Current biocidal testing protocols involve exposing known concentrations of bacteria to the formulation under examination and assessing the level of microbial reduction.  For example, the basic entry level test would be BS EN 1276 whereby bacteria are suspended in planktonic form in a solution of the disinfectant formulation, and the level of reduction is measured.  A more stringent test is BS EN 13697 whereby bacteria are dried onto stainless steel coupons and the disinfectant under test is sprayed onto the surface. This test is more rigorous due to the nature of the disinfectant only having one plane of attack to the bacterial cells, as well as the bacteria undergoing slower metabolic processes, once desiccated onto a surface.

For viruses, yeasts, moulds and certain specific pathogens or spores, different Euronorms exist which set out specific time, temperature, concentration and other test parameters, such as atmospheric gases present.

Testing is undertaken in specialist laboratories and should always be conducted against ISO methods to ensure validity and reproducibility, enabling the results to be relied upon.

In-use scenarios require the users to assure themselves that the concentration deployed to food contact surfaces is sufficient and that recommended by the formulation manufacturer.  Commonly this is achieved through the use of titration testing, either using laboratory equipment or more commonly with dropper test bottles, whereby a defined colour change is used to calculate the concentration of product present, using a conversion factor determined by the product itself. 

A simpler but cruder assessment may be undertaken using test strips, which reveal a colour change depending on the concentration of product present.  These results can be variable and should only be relied upon as an indicator of the concentration range present.  In all instances, the concentration present should be documented and recorded as part of the food safety management system, whereupon the information can be recalled, should the need for a due diligence defence be required.

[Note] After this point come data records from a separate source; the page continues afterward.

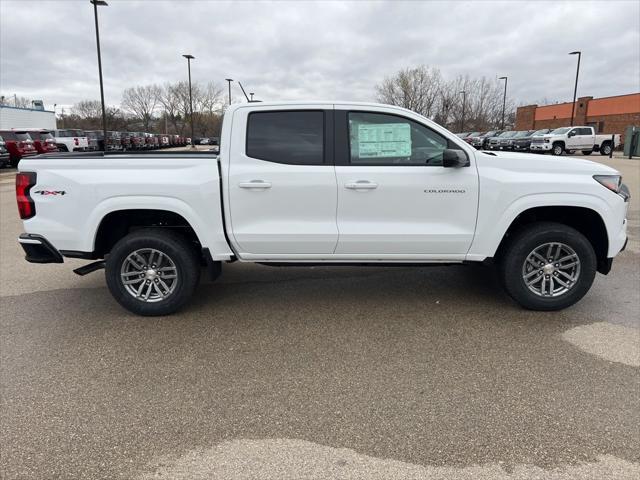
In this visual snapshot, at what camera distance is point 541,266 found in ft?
14.5

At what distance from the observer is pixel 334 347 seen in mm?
3814

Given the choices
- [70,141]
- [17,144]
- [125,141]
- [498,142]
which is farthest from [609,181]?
[125,141]

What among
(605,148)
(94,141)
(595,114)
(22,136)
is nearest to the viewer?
(22,136)

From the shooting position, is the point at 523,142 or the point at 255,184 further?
the point at 523,142

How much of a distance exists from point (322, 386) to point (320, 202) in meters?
1.62

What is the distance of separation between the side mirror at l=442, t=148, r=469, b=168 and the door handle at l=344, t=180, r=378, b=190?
608mm

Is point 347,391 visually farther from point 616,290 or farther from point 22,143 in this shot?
point 22,143

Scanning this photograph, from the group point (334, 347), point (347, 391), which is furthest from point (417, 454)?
point (334, 347)

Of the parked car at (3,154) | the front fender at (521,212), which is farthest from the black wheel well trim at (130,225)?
the parked car at (3,154)

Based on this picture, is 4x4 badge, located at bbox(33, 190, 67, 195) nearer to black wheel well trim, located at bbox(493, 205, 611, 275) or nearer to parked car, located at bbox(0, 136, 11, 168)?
black wheel well trim, located at bbox(493, 205, 611, 275)

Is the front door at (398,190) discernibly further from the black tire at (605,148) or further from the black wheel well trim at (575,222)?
the black tire at (605,148)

Where concern is centred around a particular pathogen, many laboratories may offer a service whereby a suitable surrogate is utilised to avoid having to expose operations and equipment to unnecessary contaminants.  For example during the SARS-CoV-2 pandemic, the bacteriophage F6  (phi 6) was identified as a suitable surrogate which could be handled without risk and ‘added’ to a surface, prior to a cleaning and disinfection regime, thereby enabling the process to be fully validated as suitable to remove the organism.

With the changes brought about by the BPR outlined earlier, little research and development is now taking place to bring new liquid disinfectants to the marketplace, and indeed there is concern that further implementation of MRL’s on active substances in foods may further reduce the choices of food, and beverage manufacturers. Commercialisation of some of the physical methods described earlier may assist with fulfilling the needs of sections of the industry, however it is advisable that processors engage with their hygiene support company, and the wider industry stakeholders to ensure that effective microbiological control can be maintained to ensure consumer safety.